>11. Juni 2013

Lesenswert: Parkinsons Gesetz

von Clemens Böge

Sie kennen die Gesetze des Marktes, das Gesetz der Schwerkraft und sehr wahrscheinlich auch Murphys Gesetz – aber kennen Sie Parkinsons Gesetz?

Es wurde bereits Ende der 1950er Jahre von C. Northcote Parkinson formuliert und beschreibt in seinem Kern, wie sich Arbeit (insbesondere Schreibtischarbeit) auf eine ganz bestimmte Art und Weise elastisch gegenüber der Zeit verhält. Dem Gesetz zufolge „(…) schwillt eine Arbeit an und gewinnt sowohl an Bedeutung als an Schwierigkeiten, je mehr Zeit man auf sie verwenden darf.“ Das wiederum bedeutet, dass die Anzahl der mit einer Aufgabe betrauten Personen nichts mit der Menge der vorhandenen Arbeit zu tun hat. Vielmehr steigt die Anzahl der Mitarbeiter permanent an, unabhängig davon, ob die Arbeit zunimmt, abnimmt oder ganz verschwindet.

Was sind die Ursachen dieser überall beobachtbaren Entwicklung? Dazu hat Parkinson zwei zentrale Lehrsätze verfasst, die wie folgt lauten:
1. „Jeder Beamte oder Angestellte wünscht die Zahl seiner Untergebenen, nicht aber die seiner Rivalen zu vergrößern“.
Wenn also ein Mitarbeiter eine leichte Überlastung spürt, wird er dafür sorgen, dass er zwei (!) Mitarbeiter bekommt. Auf diese beiden kann er die Arbeit nun verteilen und behält als einziger den Überblick. Merke: Untergebene müssen immer in der Mehrzahl auftreten.
2. „“Beamte oder Angestellte schaffen sich gegenseitig Arbeit.“
Mit der gemäß Lehrsatz 1 steigenden Anzahl der Mitarbeiter wird nun auch die Arbeit in immer kleinere Einheiten zerlegt und verteilt und der interne Abstimmungsbedarf steigt.

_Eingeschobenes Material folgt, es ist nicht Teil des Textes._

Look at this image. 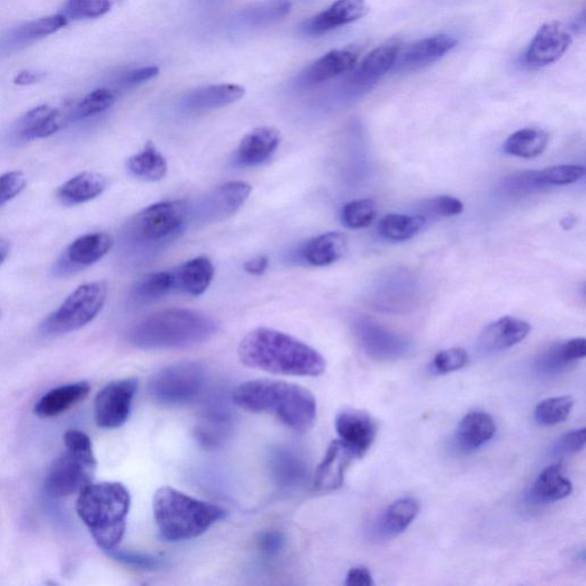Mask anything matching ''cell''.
Segmentation results:
<instances>
[{"label": "cell", "mask_w": 586, "mask_h": 586, "mask_svg": "<svg viewBox=\"0 0 586 586\" xmlns=\"http://www.w3.org/2000/svg\"><path fill=\"white\" fill-rule=\"evenodd\" d=\"M68 25V19L63 14L51 15L42 19L29 22L18 31L19 36L37 38L57 33L58 30Z\"/></svg>", "instance_id": "43"}, {"label": "cell", "mask_w": 586, "mask_h": 586, "mask_svg": "<svg viewBox=\"0 0 586 586\" xmlns=\"http://www.w3.org/2000/svg\"><path fill=\"white\" fill-rule=\"evenodd\" d=\"M245 89L236 84H218L201 87L187 94L184 105L190 110H213L224 108L244 97Z\"/></svg>", "instance_id": "26"}, {"label": "cell", "mask_w": 586, "mask_h": 586, "mask_svg": "<svg viewBox=\"0 0 586 586\" xmlns=\"http://www.w3.org/2000/svg\"><path fill=\"white\" fill-rule=\"evenodd\" d=\"M215 276V267L207 257H197L179 268L177 284L189 295L201 296L207 291Z\"/></svg>", "instance_id": "31"}, {"label": "cell", "mask_w": 586, "mask_h": 586, "mask_svg": "<svg viewBox=\"0 0 586 586\" xmlns=\"http://www.w3.org/2000/svg\"><path fill=\"white\" fill-rule=\"evenodd\" d=\"M218 326L210 316L186 308H171L147 316L132 327L129 343L140 350H178L208 342Z\"/></svg>", "instance_id": "3"}, {"label": "cell", "mask_w": 586, "mask_h": 586, "mask_svg": "<svg viewBox=\"0 0 586 586\" xmlns=\"http://www.w3.org/2000/svg\"><path fill=\"white\" fill-rule=\"evenodd\" d=\"M108 285L104 281L78 287L63 304L47 316L39 327L45 337H57L77 331L91 323L106 304Z\"/></svg>", "instance_id": "7"}, {"label": "cell", "mask_w": 586, "mask_h": 586, "mask_svg": "<svg viewBox=\"0 0 586 586\" xmlns=\"http://www.w3.org/2000/svg\"><path fill=\"white\" fill-rule=\"evenodd\" d=\"M269 266V260L265 256H260L248 260L247 263L244 264V271L255 276L263 275Z\"/></svg>", "instance_id": "52"}, {"label": "cell", "mask_w": 586, "mask_h": 586, "mask_svg": "<svg viewBox=\"0 0 586 586\" xmlns=\"http://www.w3.org/2000/svg\"><path fill=\"white\" fill-rule=\"evenodd\" d=\"M355 456L342 441L335 440L315 472L314 487L318 490H336L343 486L345 473Z\"/></svg>", "instance_id": "21"}, {"label": "cell", "mask_w": 586, "mask_h": 586, "mask_svg": "<svg viewBox=\"0 0 586 586\" xmlns=\"http://www.w3.org/2000/svg\"><path fill=\"white\" fill-rule=\"evenodd\" d=\"M27 186V178L20 171L7 172L0 176V208L20 195Z\"/></svg>", "instance_id": "45"}, {"label": "cell", "mask_w": 586, "mask_h": 586, "mask_svg": "<svg viewBox=\"0 0 586 586\" xmlns=\"http://www.w3.org/2000/svg\"><path fill=\"white\" fill-rule=\"evenodd\" d=\"M569 364L565 361L560 351V344L554 345L538 356L536 369L543 375H557L565 370Z\"/></svg>", "instance_id": "46"}, {"label": "cell", "mask_w": 586, "mask_h": 586, "mask_svg": "<svg viewBox=\"0 0 586 586\" xmlns=\"http://www.w3.org/2000/svg\"><path fill=\"white\" fill-rule=\"evenodd\" d=\"M153 512L158 530L170 542L199 537L226 517V511L220 506L196 500L171 487L157 490Z\"/></svg>", "instance_id": "5"}, {"label": "cell", "mask_w": 586, "mask_h": 586, "mask_svg": "<svg viewBox=\"0 0 586 586\" xmlns=\"http://www.w3.org/2000/svg\"><path fill=\"white\" fill-rule=\"evenodd\" d=\"M116 102V94L109 89H97L79 102L76 108V116L79 120L89 118L106 112Z\"/></svg>", "instance_id": "41"}, {"label": "cell", "mask_w": 586, "mask_h": 586, "mask_svg": "<svg viewBox=\"0 0 586 586\" xmlns=\"http://www.w3.org/2000/svg\"><path fill=\"white\" fill-rule=\"evenodd\" d=\"M113 247V236L105 232L78 237L63 253L57 265V272L66 275L97 264Z\"/></svg>", "instance_id": "14"}, {"label": "cell", "mask_w": 586, "mask_h": 586, "mask_svg": "<svg viewBox=\"0 0 586 586\" xmlns=\"http://www.w3.org/2000/svg\"><path fill=\"white\" fill-rule=\"evenodd\" d=\"M281 134L274 128L263 126L245 136L237 149L235 162L242 168H251L263 164L280 146Z\"/></svg>", "instance_id": "20"}, {"label": "cell", "mask_w": 586, "mask_h": 586, "mask_svg": "<svg viewBox=\"0 0 586 586\" xmlns=\"http://www.w3.org/2000/svg\"><path fill=\"white\" fill-rule=\"evenodd\" d=\"M347 247L348 240L343 233L329 232L308 242L304 257L313 266H329L344 257Z\"/></svg>", "instance_id": "30"}, {"label": "cell", "mask_w": 586, "mask_h": 586, "mask_svg": "<svg viewBox=\"0 0 586 586\" xmlns=\"http://www.w3.org/2000/svg\"><path fill=\"white\" fill-rule=\"evenodd\" d=\"M573 38L564 23L552 21L538 29L525 53L530 68H542L557 62L572 44Z\"/></svg>", "instance_id": "12"}, {"label": "cell", "mask_w": 586, "mask_h": 586, "mask_svg": "<svg viewBox=\"0 0 586 586\" xmlns=\"http://www.w3.org/2000/svg\"><path fill=\"white\" fill-rule=\"evenodd\" d=\"M572 397L549 398L538 403L535 409V421L542 426H554L564 423L574 407Z\"/></svg>", "instance_id": "37"}, {"label": "cell", "mask_w": 586, "mask_h": 586, "mask_svg": "<svg viewBox=\"0 0 586 586\" xmlns=\"http://www.w3.org/2000/svg\"><path fill=\"white\" fill-rule=\"evenodd\" d=\"M90 391L91 385L87 382H78L54 388L36 403L35 414L41 418L62 415L77 406L79 402L84 401Z\"/></svg>", "instance_id": "25"}, {"label": "cell", "mask_w": 586, "mask_h": 586, "mask_svg": "<svg viewBox=\"0 0 586 586\" xmlns=\"http://www.w3.org/2000/svg\"><path fill=\"white\" fill-rule=\"evenodd\" d=\"M207 383V370L199 362H179L158 370L149 379L148 393L162 406L178 407L193 402Z\"/></svg>", "instance_id": "8"}, {"label": "cell", "mask_w": 586, "mask_h": 586, "mask_svg": "<svg viewBox=\"0 0 586 586\" xmlns=\"http://www.w3.org/2000/svg\"><path fill=\"white\" fill-rule=\"evenodd\" d=\"M356 63H358V54L354 51L334 50L324 54L322 58L306 68L299 76V81L306 86L328 82L332 78L353 70Z\"/></svg>", "instance_id": "22"}, {"label": "cell", "mask_w": 586, "mask_h": 586, "mask_svg": "<svg viewBox=\"0 0 586 586\" xmlns=\"http://www.w3.org/2000/svg\"><path fill=\"white\" fill-rule=\"evenodd\" d=\"M422 210L427 215L437 217H455L461 215L464 210V204L451 196H439L430 201H426Z\"/></svg>", "instance_id": "44"}, {"label": "cell", "mask_w": 586, "mask_h": 586, "mask_svg": "<svg viewBox=\"0 0 586 586\" xmlns=\"http://www.w3.org/2000/svg\"><path fill=\"white\" fill-rule=\"evenodd\" d=\"M107 179L95 172H83L63 184L57 193L59 201L67 207L84 204L104 194Z\"/></svg>", "instance_id": "27"}, {"label": "cell", "mask_w": 586, "mask_h": 586, "mask_svg": "<svg viewBox=\"0 0 586 586\" xmlns=\"http://www.w3.org/2000/svg\"><path fill=\"white\" fill-rule=\"evenodd\" d=\"M112 9V0H67L63 15L69 20L104 17Z\"/></svg>", "instance_id": "40"}, {"label": "cell", "mask_w": 586, "mask_h": 586, "mask_svg": "<svg viewBox=\"0 0 586 586\" xmlns=\"http://www.w3.org/2000/svg\"><path fill=\"white\" fill-rule=\"evenodd\" d=\"M371 573L366 567H355L348 572L345 585L347 586H372L374 585Z\"/></svg>", "instance_id": "51"}, {"label": "cell", "mask_w": 586, "mask_h": 586, "mask_svg": "<svg viewBox=\"0 0 586 586\" xmlns=\"http://www.w3.org/2000/svg\"><path fill=\"white\" fill-rule=\"evenodd\" d=\"M560 351L568 364L583 360L586 355V340L584 338L570 339L560 344Z\"/></svg>", "instance_id": "49"}, {"label": "cell", "mask_w": 586, "mask_h": 586, "mask_svg": "<svg viewBox=\"0 0 586 586\" xmlns=\"http://www.w3.org/2000/svg\"><path fill=\"white\" fill-rule=\"evenodd\" d=\"M281 538L279 534H267L264 537V540L261 541V544H263L264 549L267 552H274L279 550L280 546H281Z\"/></svg>", "instance_id": "54"}, {"label": "cell", "mask_w": 586, "mask_h": 586, "mask_svg": "<svg viewBox=\"0 0 586 586\" xmlns=\"http://www.w3.org/2000/svg\"><path fill=\"white\" fill-rule=\"evenodd\" d=\"M376 204L369 199L348 202L342 210V220L351 229L367 228L376 218Z\"/></svg>", "instance_id": "39"}, {"label": "cell", "mask_w": 586, "mask_h": 586, "mask_svg": "<svg viewBox=\"0 0 586 586\" xmlns=\"http://www.w3.org/2000/svg\"><path fill=\"white\" fill-rule=\"evenodd\" d=\"M458 44V39L454 35L439 34L421 39L414 45L399 54L397 62L393 67L395 73H410L429 67L438 62L446 54L453 51Z\"/></svg>", "instance_id": "15"}, {"label": "cell", "mask_w": 586, "mask_h": 586, "mask_svg": "<svg viewBox=\"0 0 586 586\" xmlns=\"http://www.w3.org/2000/svg\"><path fill=\"white\" fill-rule=\"evenodd\" d=\"M189 216L184 201H168L150 205L136 219V232L142 240L160 241L176 233Z\"/></svg>", "instance_id": "10"}, {"label": "cell", "mask_w": 586, "mask_h": 586, "mask_svg": "<svg viewBox=\"0 0 586 586\" xmlns=\"http://www.w3.org/2000/svg\"><path fill=\"white\" fill-rule=\"evenodd\" d=\"M582 165H556L542 171L534 172L533 178L537 186H567L575 184L584 177Z\"/></svg>", "instance_id": "38"}, {"label": "cell", "mask_w": 586, "mask_h": 586, "mask_svg": "<svg viewBox=\"0 0 586 586\" xmlns=\"http://www.w3.org/2000/svg\"><path fill=\"white\" fill-rule=\"evenodd\" d=\"M335 425L339 440L352 451L355 458L366 455L376 439L375 421L364 411L354 409L340 411Z\"/></svg>", "instance_id": "16"}, {"label": "cell", "mask_w": 586, "mask_h": 586, "mask_svg": "<svg viewBox=\"0 0 586 586\" xmlns=\"http://www.w3.org/2000/svg\"><path fill=\"white\" fill-rule=\"evenodd\" d=\"M421 506L415 498L406 497L394 502L384 511L372 527L371 533L380 540L397 537L415 521Z\"/></svg>", "instance_id": "23"}, {"label": "cell", "mask_w": 586, "mask_h": 586, "mask_svg": "<svg viewBox=\"0 0 586 586\" xmlns=\"http://www.w3.org/2000/svg\"><path fill=\"white\" fill-rule=\"evenodd\" d=\"M177 285L176 274L157 272L144 277L133 290V296L139 302H150L163 297Z\"/></svg>", "instance_id": "36"}, {"label": "cell", "mask_w": 586, "mask_h": 586, "mask_svg": "<svg viewBox=\"0 0 586 586\" xmlns=\"http://www.w3.org/2000/svg\"><path fill=\"white\" fill-rule=\"evenodd\" d=\"M573 492L572 482L566 477L560 464H554L538 475L530 498L536 503L549 504L565 500Z\"/></svg>", "instance_id": "28"}, {"label": "cell", "mask_w": 586, "mask_h": 586, "mask_svg": "<svg viewBox=\"0 0 586 586\" xmlns=\"http://www.w3.org/2000/svg\"><path fill=\"white\" fill-rule=\"evenodd\" d=\"M131 506L129 490L120 482L91 483L78 494L76 510L94 541L107 552L123 540Z\"/></svg>", "instance_id": "4"}, {"label": "cell", "mask_w": 586, "mask_h": 586, "mask_svg": "<svg viewBox=\"0 0 586 586\" xmlns=\"http://www.w3.org/2000/svg\"><path fill=\"white\" fill-rule=\"evenodd\" d=\"M10 250V243L4 239H0V266H2L7 257H9Z\"/></svg>", "instance_id": "56"}, {"label": "cell", "mask_w": 586, "mask_h": 586, "mask_svg": "<svg viewBox=\"0 0 586 586\" xmlns=\"http://www.w3.org/2000/svg\"><path fill=\"white\" fill-rule=\"evenodd\" d=\"M401 44L390 41L371 51L351 77L350 84L355 90H368L388 71L393 70L400 54Z\"/></svg>", "instance_id": "19"}, {"label": "cell", "mask_w": 586, "mask_h": 586, "mask_svg": "<svg viewBox=\"0 0 586 586\" xmlns=\"http://www.w3.org/2000/svg\"><path fill=\"white\" fill-rule=\"evenodd\" d=\"M158 74H160V69L155 66L134 69L122 77V84L126 86L139 85L150 81V79H153Z\"/></svg>", "instance_id": "50"}, {"label": "cell", "mask_w": 586, "mask_h": 586, "mask_svg": "<svg viewBox=\"0 0 586 586\" xmlns=\"http://www.w3.org/2000/svg\"><path fill=\"white\" fill-rule=\"evenodd\" d=\"M39 81V75L34 73V71H21L17 77L14 78L15 85L27 86L33 85Z\"/></svg>", "instance_id": "53"}, {"label": "cell", "mask_w": 586, "mask_h": 586, "mask_svg": "<svg viewBox=\"0 0 586 586\" xmlns=\"http://www.w3.org/2000/svg\"><path fill=\"white\" fill-rule=\"evenodd\" d=\"M369 11L366 0H337L327 10L307 19L300 26L305 36H322L360 20Z\"/></svg>", "instance_id": "17"}, {"label": "cell", "mask_w": 586, "mask_h": 586, "mask_svg": "<svg viewBox=\"0 0 586 586\" xmlns=\"http://www.w3.org/2000/svg\"><path fill=\"white\" fill-rule=\"evenodd\" d=\"M570 33L576 34H583L585 30V12H582L578 17L573 21L572 26L569 28Z\"/></svg>", "instance_id": "55"}, {"label": "cell", "mask_w": 586, "mask_h": 586, "mask_svg": "<svg viewBox=\"0 0 586 586\" xmlns=\"http://www.w3.org/2000/svg\"><path fill=\"white\" fill-rule=\"evenodd\" d=\"M290 11V0H264L243 10L239 19L250 28H266L287 17Z\"/></svg>", "instance_id": "32"}, {"label": "cell", "mask_w": 586, "mask_h": 586, "mask_svg": "<svg viewBox=\"0 0 586 586\" xmlns=\"http://www.w3.org/2000/svg\"><path fill=\"white\" fill-rule=\"evenodd\" d=\"M128 169L136 178L160 181L168 173V162L153 142H148L144 150L129 158Z\"/></svg>", "instance_id": "33"}, {"label": "cell", "mask_w": 586, "mask_h": 586, "mask_svg": "<svg viewBox=\"0 0 586 586\" xmlns=\"http://www.w3.org/2000/svg\"><path fill=\"white\" fill-rule=\"evenodd\" d=\"M108 553L110 554V557L114 558L115 560L122 562V564L126 566H131L134 568L154 570L162 566V561L154 557L147 556V554L121 551L118 549Z\"/></svg>", "instance_id": "48"}, {"label": "cell", "mask_w": 586, "mask_h": 586, "mask_svg": "<svg viewBox=\"0 0 586 586\" xmlns=\"http://www.w3.org/2000/svg\"><path fill=\"white\" fill-rule=\"evenodd\" d=\"M233 401L237 407L250 413L272 414L298 433L310 431L318 413L311 391L275 379L249 380L237 386Z\"/></svg>", "instance_id": "2"}, {"label": "cell", "mask_w": 586, "mask_h": 586, "mask_svg": "<svg viewBox=\"0 0 586 586\" xmlns=\"http://www.w3.org/2000/svg\"><path fill=\"white\" fill-rule=\"evenodd\" d=\"M66 451L54 461L46 479V488L55 497L79 494L91 485L97 459L89 435L78 430H69L63 437Z\"/></svg>", "instance_id": "6"}, {"label": "cell", "mask_w": 586, "mask_h": 586, "mask_svg": "<svg viewBox=\"0 0 586 586\" xmlns=\"http://www.w3.org/2000/svg\"><path fill=\"white\" fill-rule=\"evenodd\" d=\"M201 2H203L204 4H207V5H215V4L224 2V0H201Z\"/></svg>", "instance_id": "57"}, {"label": "cell", "mask_w": 586, "mask_h": 586, "mask_svg": "<svg viewBox=\"0 0 586 586\" xmlns=\"http://www.w3.org/2000/svg\"><path fill=\"white\" fill-rule=\"evenodd\" d=\"M469 362V355L462 347L448 348L434 356L432 368L437 374L446 375L463 369Z\"/></svg>", "instance_id": "42"}, {"label": "cell", "mask_w": 586, "mask_h": 586, "mask_svg": "<svg viewBox=\"0 0 586 586\" xmlns=\"http://www.w3.org/2000/svg\"><path fill=\"white\" fill-rule=\"evenodd\" d=\"M251 192L252 187L247 182H227L204 197L196 209V217L202 223H219L240 210L249 199Z\"/></svg>", "instance_id": "11"}, {"label": "cell", "mask_w": 586, "mask_h": 586, "mask_svg": "<svg viewBox=\"0 0 586 586\" xmlns=\"http://www.w3.org/2000/svg\"><path fill=\"white\" fill-rule=\"evenodd\" d=\"M355 335L364 352L378 361L402 359L410 350L408 340L370 321L356 323Z\"/></svg>", "instance_id": "13"}, {"label": "cell", "mask_w": 586, "mask_h": 586, "mask_svg": "<svg viewBox=\"0 0 586 586\" xmlns=\"http://www.w3.org/2000/svg\"><path fill=\"white\" fill-rule=\"evenodd\" d=\"M426 224L424 216H407L391 213L385 216L378 225V232L386 240L403 242L413 239L422 231Z\"/></svg>", "instance_id": "35"}, {"label": "cell", "mask_w": 586, "mask_h": 586, "mask_svg": "<svg viewBox=\"0 0 586 586\" xmlns=\"http://www.w3.org/2000/svg\"><path fill=\"white\" fill-rule=\"evenodd\" d=\"M532 327L524 320L504 316V318L490 323L478 340L479 351L483 354L500 353L521 343Z\"/></svg>", "instance_id": "18"}, {"label": "cell", "mask_w": 586, "mask_h": 586, "mask_svg": "<svg viewBox=\"0 0 586 586\" xmlns=\"http://www.w3.org/2000/svg\"><path fill=\"white\" fill-rule=\"evenodd\" d=\"M496 425L492 416L483 411L467 414L459 423L455 442L459 450L469 453L487 445L494 438Z\"/></svg>", "instance_id": "24"}, {"label": "cell", "mask_w": 586, "mask_h": 586, "mask_svg": "<svg viewBox=\"0 0 586 586\" xmlns=\"http://www.w3.org/2000/svg\"><path fill=\"white\" fill-rule=\"evenodd\" d=\"M239 356L244 366L274 375L316 377L327 367L313 347L269 328L249 332L240 343Z\"/></svg>", "instance_id": "1"}, {"label": "cell", "mask_w": 586, "mask_h": 586, "mask_svg": "<svg viewBox=\"0 0 586 586\" xmlns=\"http://www.w3.org/2000/svg\"><path fill=\"white\" fill-rule=\"evenodd\" d=\"M62 124L60 110L46 105L39 106L22 118L18 129L19 138L31 141L51 137L61 129Z\"/></svg>", "instance_id": "29"}, {"label": "cell", "mask_w": 586, "mask_h": 586, "mask_svg": "<svg viewBox=\"0 0 586 586\" xmlns=\"http://www.w3.org/2000/svg\"><path fill=\"white\" fill-rule=\"evenodd\" d=\"M138 386V379L131 377L102 388L94 400V419L100 429L115 430L128 421Z\"/></svg>", "instance_id": "9"}, {"label": "cell", "mask_w": 586, "mask_h": 586, "mask_svg": "<svg viewBox=\"0 0 586 586\" xmlns=\"http://www.w3.org/2000/svg\"><path fill=\"white\" fill-rule=\"evenodd\" d=\"M586 430H574L561 437L552 448V455L567 456L580 453L585 447Z\"/></svg>", "instance_id": "47"}, {"label": "cell", "mask_w": 586, "mask_h": 586, "mask_svg": "<svg viewBox=\"0 0 586 586\" xmlns=\"http://www.w3.org/2000/svg\"><path fill=\"white\" fill-rule=\"evenodd\" d=\"M549 144V134L544 130L529 128L513 133L505 141L506 154L521 158H534L540 156Z\"/></svg>", "instance_id": "34"}]
</instances>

Neben diesem Kerngedanken hat Parkinson noch einige andere interessante Beobachtungen gemacht. Eine davon betrifft die Entscheidungsfindung bei Investitionen und wird das „Gesetz der Trivialität“ genannt:
„Die auf einen Punkt der Tagesordnung verwendete Zeit ist umgekehrt proportional der Größe der Summe, die auf der Tagesordnung steht.“
So werden komplexe Entscheidungen über Millionen-Beträge in kürzester Zeit getroffen, da niemand im Gremium die Hintergründe und Konsequenzen so richtig versteht. Kleinigkeiten, zu denen jeder etwas sagen kann und zu denen jeder eine Meinung hat, werden hingegen stundenlang diskutiert.

Eine weiteres spannendes Thema ist die Frage des „Pensions-Punktes“, d.h. des Zeitpunkts zu dem ein Mitarbeiter in den Ruhestand gehen sollte. Das Kernproblem hierbei ist, dass Mitarbeiter – insbesondere solche in höherer hierarchischer Position – eigentlich zu einem Zeitpunkt gehen sollten, wenn sie ihre Arbeit besser verstehen, als irgend jemand sonst. Gleichzeitig versperren sie sie jedoch den Weg für potentielle Nachfolger, die entsprechend frustriert reagieren. Was ist also zu tun? Parkinson schlägt hier eine interessante Strategie vor: „Das Verfahren stützt sich ausschließlich auf die Verwendung von Luftreisen und Fragebögen. Untersuchungen haben erwiesen, dass die totale Erschöpfung im modernen Leben durch eine Kombination beider Faktoren bewirkt wird.“ Wer von uns kennt das nicht.

 

„Parkinsons Gesetz und andere Untersuchungen über die Verwaltung“ von C. Northcote Parkinson (1957) ist eine pseudo-wissenschaftlich geschriebene, ironische Darstellung von Regeln und Verhaltensweisen, wie man sie im administrativen Bereich von Organisationen beobachten kann. In der Verlagsanstalt Handwerk ist 2005 eine sehr schöne Neuauflage des vergriffenen Originals erschienen (Link).

Im Regal direkt neben diesem Werk steht übrigens „Das Peter Prinzip“, über das ich in diesem Blog bereits berichtet habe (Link).